The consultation proposed draft new guidance, on which there were a number of comments submitted, mainly all aimed at seeking to ensure that the law in this area is now explained as clearly as possible. These have largely been accepted by ACAS, although it has confirmed that it still wishes to provide practical guidance that goes beyond a simple statement of the legal requirement.
The updated language which will be included in the Code when formally approved by Parliament is shown below:
13. Workers have a statutory right to be accompanied by a companion where the disciplinary meeting could result in:
- a formal warning being issued; or
- the taking of some other disciplinary action; or
- the confirmation of a warning or some other disciplinary action (appeal hearings).
14. The statutory right is to be accompanied by a fellow worker, a trade union representative, or an official employed by a trade union. A trade union representative who is not an employed official must have been certified by their union as being competent to accompany a worker. Employers must agree to a worker’s request to be accompanied by any companion from one of these categories. Workers may also alter their choice of companion if they wish. As a matter of good practice, in making their choice workers should bear in mind the practicalities of the arrangements. For instance, a worker may choose to be accompanied by a companion who is suitable, willing and available on site rather than someone from a geographically remote location.

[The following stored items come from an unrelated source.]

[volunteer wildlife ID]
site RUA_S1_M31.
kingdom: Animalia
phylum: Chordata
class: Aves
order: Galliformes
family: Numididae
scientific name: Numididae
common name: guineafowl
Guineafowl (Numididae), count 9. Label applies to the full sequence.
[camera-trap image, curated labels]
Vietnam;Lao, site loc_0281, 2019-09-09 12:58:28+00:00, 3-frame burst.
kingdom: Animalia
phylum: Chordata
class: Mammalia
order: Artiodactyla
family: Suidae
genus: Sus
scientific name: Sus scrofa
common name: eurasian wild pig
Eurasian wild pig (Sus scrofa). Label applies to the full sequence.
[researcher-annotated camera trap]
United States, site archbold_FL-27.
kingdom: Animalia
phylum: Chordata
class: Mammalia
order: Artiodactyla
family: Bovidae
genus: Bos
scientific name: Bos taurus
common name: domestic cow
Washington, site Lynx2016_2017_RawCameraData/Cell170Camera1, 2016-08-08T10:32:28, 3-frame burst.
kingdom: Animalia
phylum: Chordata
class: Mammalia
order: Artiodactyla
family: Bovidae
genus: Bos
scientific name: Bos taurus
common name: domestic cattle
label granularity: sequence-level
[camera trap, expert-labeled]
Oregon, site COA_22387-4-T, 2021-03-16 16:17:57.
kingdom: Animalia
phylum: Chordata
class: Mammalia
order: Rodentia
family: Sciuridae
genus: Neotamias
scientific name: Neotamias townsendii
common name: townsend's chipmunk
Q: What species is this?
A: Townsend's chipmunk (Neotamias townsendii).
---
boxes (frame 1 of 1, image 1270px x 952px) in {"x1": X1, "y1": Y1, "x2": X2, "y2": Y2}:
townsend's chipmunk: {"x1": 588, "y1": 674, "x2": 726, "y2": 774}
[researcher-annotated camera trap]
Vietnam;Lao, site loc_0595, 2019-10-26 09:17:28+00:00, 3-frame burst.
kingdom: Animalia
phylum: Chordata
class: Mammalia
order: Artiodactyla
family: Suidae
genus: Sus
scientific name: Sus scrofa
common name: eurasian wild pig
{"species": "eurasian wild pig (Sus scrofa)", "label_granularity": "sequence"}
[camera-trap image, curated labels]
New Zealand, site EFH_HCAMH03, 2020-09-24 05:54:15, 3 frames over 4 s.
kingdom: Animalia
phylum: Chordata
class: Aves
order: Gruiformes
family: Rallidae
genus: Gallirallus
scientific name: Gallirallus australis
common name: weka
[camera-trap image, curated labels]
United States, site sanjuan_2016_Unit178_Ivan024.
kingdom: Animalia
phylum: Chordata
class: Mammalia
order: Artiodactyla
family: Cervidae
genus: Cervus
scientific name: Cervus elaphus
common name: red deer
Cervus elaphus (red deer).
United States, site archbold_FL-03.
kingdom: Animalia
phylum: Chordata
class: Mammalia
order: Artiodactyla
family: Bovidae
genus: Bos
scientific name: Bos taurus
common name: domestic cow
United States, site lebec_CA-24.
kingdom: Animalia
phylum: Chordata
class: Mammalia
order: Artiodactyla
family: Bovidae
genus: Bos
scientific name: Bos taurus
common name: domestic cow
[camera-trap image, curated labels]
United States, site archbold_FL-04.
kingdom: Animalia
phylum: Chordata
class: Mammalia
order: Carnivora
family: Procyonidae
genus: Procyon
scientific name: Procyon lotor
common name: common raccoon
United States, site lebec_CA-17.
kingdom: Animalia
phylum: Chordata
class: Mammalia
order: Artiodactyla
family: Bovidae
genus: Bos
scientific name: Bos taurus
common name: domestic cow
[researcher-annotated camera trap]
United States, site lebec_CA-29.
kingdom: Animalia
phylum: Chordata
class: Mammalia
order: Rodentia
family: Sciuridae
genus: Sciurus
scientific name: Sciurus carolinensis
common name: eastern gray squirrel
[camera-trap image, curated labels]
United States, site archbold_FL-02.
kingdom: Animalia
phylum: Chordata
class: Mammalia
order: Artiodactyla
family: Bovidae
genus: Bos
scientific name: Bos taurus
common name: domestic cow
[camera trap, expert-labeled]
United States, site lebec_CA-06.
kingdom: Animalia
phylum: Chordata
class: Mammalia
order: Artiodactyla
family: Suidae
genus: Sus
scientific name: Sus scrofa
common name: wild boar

15. To exercise the statutory right to be accompanied workers must make a reasonable request. What is reasonable will depend on the circumstances of each individual case. A request to be accompanied does not have to be in writing or within a certain time frame. However, a worker should provide enough time for the employer to deal with the companion’s attendance at the meeting. Workers should also consider how they make their request so that it is clearly understood, for instance by letting the employer know in advance the name of the companion where possible and whether they are a fellow worker or trade union official or representative.
16. If a worker’s chosen companion will not be available at the time proposed for the hearing by the employer, the employer must postpone the hearing to a time proposed by the worker provided that the alternative time is both reasonable and not more than five working days after the date originally proposed.
17. The companion should be allowed to address the hearing to put and sum up the worker’s case, respond on behalf of the worker to any views expressed at the meeting and confer with the worker during the hearing. The companion does not, however, have the right to answer questions on the worker’s behalf, address the hearing if the worker does not wish it or prevent the employer from explaining their case.
Vince Cable has indicated that the ACAS Code of Practice on Disciplinary and Grievance Procedures may be reviewed as a whole, given the time which has passed since it was first drafted. However, it seems that the separate strong argument for a review of the underlying legislation on which the Toal decision is based will need to await consideration by a new government.